NASHVILLE—Getting tickets to cheer on your favorite team shouldn’t be fraught with worries about being scammed. With football season kicking into high gear, the Tennessee Department of Commerce & Insurance’s (TDCI) Division of Consumer Affairs reminds consumers to be wary of fraudulent ticket purchasing.
When scouting for discount tickets to a big sporting event or trying to snag seats to a sold-out show, many consumers turn to ticket brokers and the ticket resale market. Purchasing tickets from secondary markets can sound like a great deal, but ticket fraud is common. Be wary when purchasing from someone you do not know, or if a deal sounds too good to be true. Not only could you lose money, but you could miss out on a great event.
The Division of Consumer Affairs offers the following tips to help Tennesseans avoid ticket scams:
Whenever possible, use the official ticket sales agent for the venue. Many now offer secondary sales options as well.
Ask the seller to walk with you to the venue entrance before buying. If they hesitate or refuse, don’t purchase the tickets.
Ask the seller for photo identification and make a note of his/her name & date of birth.
Make sure all necessary bar codes are on the tickets and serial numbers aren’t repeated from ticket to ticket.
Be cautious when buying PDF print out tickets. These could have been printed multiple times and only the first person to have that ticket scanned at the gate will get in.
Know what ticket format the venue uses. Digital tickets may not be supported at every venue.
Check the ticket to make sure all information, such as the date, event location, and face value, is correct.
If you’re looking to buy re-sale tickets online, make sure you’re buying from a company that offers verified tickets, a money back guarantee, or a comparable seat promise.

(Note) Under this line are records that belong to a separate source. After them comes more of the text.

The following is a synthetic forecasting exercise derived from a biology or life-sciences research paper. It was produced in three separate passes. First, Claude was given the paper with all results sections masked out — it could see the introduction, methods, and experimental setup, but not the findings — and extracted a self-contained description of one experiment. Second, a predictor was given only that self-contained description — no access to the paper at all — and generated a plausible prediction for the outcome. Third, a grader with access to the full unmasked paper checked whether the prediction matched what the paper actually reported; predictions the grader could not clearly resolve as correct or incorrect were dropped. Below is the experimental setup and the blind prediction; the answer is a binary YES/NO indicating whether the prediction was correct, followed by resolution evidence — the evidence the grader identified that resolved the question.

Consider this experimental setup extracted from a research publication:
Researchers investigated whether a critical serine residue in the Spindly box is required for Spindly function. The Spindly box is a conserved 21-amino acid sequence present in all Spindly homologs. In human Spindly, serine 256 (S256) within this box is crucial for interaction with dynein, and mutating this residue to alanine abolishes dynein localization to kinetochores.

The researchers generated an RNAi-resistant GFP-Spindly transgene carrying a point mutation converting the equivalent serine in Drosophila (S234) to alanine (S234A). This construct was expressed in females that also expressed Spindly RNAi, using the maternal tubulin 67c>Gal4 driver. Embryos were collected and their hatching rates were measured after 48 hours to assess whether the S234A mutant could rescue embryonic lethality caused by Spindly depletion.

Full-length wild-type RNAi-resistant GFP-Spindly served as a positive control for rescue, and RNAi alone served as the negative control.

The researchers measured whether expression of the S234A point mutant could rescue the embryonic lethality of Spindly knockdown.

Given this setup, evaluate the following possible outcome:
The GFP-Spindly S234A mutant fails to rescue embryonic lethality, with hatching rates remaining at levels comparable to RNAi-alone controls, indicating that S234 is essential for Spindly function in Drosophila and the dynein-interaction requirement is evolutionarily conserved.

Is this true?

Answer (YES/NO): YES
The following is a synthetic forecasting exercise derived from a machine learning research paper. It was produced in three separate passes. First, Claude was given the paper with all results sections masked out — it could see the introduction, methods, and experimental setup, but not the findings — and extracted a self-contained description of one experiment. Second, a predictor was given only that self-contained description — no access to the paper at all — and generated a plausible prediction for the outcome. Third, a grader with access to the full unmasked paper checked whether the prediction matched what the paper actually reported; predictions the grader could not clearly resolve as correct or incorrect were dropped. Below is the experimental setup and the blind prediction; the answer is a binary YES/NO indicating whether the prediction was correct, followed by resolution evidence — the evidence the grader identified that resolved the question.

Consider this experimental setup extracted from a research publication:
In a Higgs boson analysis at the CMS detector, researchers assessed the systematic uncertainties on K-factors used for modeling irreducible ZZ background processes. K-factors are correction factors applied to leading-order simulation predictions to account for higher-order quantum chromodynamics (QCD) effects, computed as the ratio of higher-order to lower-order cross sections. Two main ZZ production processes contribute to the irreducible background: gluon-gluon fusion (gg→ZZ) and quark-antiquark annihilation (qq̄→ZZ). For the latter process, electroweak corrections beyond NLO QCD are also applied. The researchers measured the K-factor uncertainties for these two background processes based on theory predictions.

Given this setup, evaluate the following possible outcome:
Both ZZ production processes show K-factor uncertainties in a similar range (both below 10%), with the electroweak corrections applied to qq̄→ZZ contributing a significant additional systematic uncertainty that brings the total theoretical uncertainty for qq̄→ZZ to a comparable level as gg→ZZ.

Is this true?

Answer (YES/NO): NO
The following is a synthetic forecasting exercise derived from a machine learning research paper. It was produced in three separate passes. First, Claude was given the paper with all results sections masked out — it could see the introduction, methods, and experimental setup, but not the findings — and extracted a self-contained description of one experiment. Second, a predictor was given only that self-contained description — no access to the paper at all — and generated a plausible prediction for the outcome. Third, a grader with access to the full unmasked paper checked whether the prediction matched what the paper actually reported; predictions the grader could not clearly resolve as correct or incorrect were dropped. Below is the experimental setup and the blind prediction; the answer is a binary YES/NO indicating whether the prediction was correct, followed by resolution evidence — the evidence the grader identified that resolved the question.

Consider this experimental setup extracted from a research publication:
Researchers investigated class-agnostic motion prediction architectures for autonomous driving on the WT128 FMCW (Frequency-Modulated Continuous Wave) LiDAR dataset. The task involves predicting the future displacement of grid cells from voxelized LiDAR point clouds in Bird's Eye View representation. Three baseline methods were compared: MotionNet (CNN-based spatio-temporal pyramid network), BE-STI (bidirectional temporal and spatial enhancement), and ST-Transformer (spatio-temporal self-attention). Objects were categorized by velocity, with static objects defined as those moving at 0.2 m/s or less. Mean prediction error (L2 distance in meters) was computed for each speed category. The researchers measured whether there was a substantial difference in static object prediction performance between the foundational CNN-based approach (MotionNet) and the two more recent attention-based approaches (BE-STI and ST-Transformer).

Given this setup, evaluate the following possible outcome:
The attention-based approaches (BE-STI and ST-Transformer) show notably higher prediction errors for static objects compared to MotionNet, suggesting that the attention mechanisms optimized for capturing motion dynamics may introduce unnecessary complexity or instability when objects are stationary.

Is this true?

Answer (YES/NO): YES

Know the refund policy. You should only purchase tickets from a ticket reseller that provides clear details about the terms of the transaction.
Buy online only from vendors you know and trust. Look for the lock symbol in the web address to indicate a secure purchasing system. Don’t click through from emails or online ads; a common scam trick is to create a web address that is similar to a well-known company.

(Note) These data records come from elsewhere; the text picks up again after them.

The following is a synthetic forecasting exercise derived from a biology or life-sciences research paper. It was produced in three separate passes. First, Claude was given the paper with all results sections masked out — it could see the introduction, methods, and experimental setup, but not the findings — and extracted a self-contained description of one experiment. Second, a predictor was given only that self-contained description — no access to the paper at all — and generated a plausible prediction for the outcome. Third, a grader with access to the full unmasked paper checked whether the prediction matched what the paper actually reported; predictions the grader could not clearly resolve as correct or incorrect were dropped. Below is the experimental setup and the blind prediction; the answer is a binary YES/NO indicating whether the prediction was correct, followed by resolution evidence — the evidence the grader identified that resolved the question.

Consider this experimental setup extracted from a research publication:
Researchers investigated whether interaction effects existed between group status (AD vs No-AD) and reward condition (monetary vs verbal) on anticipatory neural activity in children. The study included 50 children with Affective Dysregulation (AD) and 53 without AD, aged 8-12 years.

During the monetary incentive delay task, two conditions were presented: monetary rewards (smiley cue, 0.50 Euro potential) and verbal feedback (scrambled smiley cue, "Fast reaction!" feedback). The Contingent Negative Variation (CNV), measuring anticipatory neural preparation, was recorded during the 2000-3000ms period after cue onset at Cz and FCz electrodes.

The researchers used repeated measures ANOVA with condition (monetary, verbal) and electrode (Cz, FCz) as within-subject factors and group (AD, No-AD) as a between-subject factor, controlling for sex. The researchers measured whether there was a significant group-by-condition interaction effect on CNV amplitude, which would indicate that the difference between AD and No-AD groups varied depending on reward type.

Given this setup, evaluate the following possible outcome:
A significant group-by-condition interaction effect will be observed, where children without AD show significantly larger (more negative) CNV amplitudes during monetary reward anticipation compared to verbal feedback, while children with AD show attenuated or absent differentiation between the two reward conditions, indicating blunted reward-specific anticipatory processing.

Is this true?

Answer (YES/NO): YES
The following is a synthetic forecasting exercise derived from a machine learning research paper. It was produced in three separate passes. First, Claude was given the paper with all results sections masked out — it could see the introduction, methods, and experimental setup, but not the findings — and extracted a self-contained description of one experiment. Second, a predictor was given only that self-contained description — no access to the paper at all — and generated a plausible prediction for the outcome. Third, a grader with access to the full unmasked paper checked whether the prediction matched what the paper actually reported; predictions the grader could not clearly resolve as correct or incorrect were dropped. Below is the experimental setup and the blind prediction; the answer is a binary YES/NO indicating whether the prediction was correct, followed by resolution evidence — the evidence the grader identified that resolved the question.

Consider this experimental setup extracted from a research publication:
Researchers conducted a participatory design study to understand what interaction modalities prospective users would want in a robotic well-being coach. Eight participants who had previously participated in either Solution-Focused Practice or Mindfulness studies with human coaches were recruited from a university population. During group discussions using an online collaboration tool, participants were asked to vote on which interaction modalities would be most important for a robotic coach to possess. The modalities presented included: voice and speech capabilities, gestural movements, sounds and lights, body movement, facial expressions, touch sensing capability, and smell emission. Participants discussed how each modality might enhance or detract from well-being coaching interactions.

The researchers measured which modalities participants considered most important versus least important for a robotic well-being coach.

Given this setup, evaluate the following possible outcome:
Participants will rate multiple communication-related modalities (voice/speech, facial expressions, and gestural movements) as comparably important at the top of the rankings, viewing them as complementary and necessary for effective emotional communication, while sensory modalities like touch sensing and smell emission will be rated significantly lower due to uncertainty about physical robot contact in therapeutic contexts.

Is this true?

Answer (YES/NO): NO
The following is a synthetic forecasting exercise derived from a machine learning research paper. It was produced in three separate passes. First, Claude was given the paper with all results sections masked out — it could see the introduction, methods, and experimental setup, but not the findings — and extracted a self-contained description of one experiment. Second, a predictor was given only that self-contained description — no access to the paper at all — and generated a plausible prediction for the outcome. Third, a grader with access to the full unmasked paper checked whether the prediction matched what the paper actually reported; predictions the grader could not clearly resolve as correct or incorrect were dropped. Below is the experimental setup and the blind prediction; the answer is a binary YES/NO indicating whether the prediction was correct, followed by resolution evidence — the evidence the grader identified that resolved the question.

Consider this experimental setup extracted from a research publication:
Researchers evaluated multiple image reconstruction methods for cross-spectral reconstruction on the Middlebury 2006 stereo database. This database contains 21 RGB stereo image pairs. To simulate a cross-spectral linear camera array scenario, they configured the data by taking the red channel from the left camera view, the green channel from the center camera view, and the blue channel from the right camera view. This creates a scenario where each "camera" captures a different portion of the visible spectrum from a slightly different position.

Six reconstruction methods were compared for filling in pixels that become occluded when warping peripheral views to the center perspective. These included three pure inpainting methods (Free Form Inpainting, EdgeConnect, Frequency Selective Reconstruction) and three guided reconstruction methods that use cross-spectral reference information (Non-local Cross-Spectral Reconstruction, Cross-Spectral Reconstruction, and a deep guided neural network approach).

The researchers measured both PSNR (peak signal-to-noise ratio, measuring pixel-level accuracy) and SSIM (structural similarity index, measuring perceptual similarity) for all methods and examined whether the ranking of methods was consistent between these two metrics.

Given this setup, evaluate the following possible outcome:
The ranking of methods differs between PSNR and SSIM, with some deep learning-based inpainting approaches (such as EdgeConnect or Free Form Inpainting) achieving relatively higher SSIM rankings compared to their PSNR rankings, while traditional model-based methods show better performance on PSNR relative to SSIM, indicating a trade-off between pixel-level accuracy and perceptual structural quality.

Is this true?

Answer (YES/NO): NO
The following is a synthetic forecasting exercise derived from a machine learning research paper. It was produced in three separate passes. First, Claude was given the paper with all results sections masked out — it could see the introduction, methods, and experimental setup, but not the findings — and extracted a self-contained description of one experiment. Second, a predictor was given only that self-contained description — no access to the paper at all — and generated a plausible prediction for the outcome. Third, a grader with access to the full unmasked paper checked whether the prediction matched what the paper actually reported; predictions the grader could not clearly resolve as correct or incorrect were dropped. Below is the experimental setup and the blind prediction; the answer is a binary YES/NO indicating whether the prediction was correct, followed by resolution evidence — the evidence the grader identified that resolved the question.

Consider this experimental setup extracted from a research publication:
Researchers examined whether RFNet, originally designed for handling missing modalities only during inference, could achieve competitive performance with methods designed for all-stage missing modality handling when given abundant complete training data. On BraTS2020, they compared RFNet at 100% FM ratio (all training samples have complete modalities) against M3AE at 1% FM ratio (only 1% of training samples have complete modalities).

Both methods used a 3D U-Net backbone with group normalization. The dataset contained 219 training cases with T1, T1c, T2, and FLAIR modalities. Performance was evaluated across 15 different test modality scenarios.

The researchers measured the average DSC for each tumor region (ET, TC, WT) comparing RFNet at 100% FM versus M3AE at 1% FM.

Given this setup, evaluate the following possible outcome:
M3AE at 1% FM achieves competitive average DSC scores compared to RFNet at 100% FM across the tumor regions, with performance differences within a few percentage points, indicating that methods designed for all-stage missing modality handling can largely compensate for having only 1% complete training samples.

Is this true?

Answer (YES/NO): YES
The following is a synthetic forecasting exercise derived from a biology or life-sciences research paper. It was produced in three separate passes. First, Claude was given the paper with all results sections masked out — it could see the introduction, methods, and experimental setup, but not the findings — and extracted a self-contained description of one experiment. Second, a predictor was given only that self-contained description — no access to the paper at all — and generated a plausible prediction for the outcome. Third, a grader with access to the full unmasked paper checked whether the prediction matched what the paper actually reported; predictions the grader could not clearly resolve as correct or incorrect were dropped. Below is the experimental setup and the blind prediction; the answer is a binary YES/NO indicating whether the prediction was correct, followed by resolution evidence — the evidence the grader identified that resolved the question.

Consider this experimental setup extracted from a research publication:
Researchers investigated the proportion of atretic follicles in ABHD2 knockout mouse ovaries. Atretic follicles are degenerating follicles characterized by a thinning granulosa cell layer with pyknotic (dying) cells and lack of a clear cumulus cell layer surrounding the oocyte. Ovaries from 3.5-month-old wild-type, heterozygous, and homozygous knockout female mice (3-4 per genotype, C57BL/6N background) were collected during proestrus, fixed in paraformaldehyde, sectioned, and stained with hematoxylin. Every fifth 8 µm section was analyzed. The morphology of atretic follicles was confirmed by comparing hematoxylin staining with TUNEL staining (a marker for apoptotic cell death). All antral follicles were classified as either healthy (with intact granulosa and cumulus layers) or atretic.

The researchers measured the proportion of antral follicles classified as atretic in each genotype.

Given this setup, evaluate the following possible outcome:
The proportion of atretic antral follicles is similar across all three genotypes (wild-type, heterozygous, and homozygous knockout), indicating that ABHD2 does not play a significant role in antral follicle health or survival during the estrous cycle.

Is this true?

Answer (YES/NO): NO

Use payment methods that come with protection. Always use a credit card so you have some recourse if the tickets are not as promised.
Avoid purchasing tickets from someone you don’t know asking you to wire money.

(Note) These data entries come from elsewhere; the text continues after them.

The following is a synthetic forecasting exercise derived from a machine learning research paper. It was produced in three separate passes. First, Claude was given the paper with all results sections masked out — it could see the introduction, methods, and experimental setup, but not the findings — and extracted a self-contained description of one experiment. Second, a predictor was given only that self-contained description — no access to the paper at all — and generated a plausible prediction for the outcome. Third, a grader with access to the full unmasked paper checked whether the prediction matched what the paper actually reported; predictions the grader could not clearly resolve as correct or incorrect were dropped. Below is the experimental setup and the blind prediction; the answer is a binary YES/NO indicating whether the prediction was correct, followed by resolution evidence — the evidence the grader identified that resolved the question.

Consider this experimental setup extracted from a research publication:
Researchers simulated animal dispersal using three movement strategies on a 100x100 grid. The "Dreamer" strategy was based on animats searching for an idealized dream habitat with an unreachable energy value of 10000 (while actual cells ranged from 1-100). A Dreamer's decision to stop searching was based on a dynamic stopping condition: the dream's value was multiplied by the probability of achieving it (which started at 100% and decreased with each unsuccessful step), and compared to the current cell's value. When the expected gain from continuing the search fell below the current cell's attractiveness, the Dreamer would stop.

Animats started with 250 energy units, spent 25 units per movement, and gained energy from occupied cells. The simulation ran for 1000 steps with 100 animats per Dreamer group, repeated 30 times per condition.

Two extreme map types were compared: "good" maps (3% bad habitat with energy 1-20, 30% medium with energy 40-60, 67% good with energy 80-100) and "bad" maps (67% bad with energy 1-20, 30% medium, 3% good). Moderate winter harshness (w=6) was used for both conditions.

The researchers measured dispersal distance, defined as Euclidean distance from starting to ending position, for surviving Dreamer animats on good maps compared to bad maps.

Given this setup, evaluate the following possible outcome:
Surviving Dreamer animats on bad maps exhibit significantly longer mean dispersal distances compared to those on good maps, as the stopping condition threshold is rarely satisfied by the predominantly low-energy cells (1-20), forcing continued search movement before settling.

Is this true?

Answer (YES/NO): NO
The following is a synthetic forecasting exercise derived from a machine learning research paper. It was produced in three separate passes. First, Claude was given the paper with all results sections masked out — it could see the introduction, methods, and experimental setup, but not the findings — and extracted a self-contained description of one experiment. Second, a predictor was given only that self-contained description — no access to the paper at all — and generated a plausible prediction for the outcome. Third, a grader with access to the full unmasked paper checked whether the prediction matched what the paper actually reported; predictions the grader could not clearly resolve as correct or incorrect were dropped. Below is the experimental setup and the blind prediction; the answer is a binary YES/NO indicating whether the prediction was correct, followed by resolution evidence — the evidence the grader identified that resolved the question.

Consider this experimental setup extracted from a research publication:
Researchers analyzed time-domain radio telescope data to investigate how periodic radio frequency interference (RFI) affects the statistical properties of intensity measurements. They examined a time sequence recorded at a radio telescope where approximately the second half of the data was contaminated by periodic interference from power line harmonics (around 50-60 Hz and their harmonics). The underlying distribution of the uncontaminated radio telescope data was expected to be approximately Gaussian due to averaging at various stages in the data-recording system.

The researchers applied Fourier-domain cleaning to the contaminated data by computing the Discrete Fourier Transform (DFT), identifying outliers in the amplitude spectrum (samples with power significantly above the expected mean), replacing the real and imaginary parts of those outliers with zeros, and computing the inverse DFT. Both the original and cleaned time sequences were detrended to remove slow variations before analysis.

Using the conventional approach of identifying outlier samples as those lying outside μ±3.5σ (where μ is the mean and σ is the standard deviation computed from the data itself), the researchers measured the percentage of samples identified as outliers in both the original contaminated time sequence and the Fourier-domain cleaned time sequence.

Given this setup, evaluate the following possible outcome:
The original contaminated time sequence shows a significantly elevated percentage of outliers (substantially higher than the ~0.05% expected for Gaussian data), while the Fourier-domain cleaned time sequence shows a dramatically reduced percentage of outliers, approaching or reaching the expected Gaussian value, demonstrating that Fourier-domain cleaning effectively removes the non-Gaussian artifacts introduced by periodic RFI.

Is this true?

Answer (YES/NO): NO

Get the specifics on tickets, which include shipping terms and availability dates. For example, if the reseller has tickets in-hand or if they are speculative tickets. Speculative or “spec” ticket postings are when resellers advertise tickets they don’t actually have. If an event has not gone on sale yet to the general public, but seats are already being sold, that is a good indication that they are “spec “tickets. They do this so they have the greatest flexibility to find tickets to deliver to the buyer.
Cover the code! Do NOT take photos of your ticket stubs and post them on social media sites.
This is the perfect way for nefarious brokers to rip off these tickets.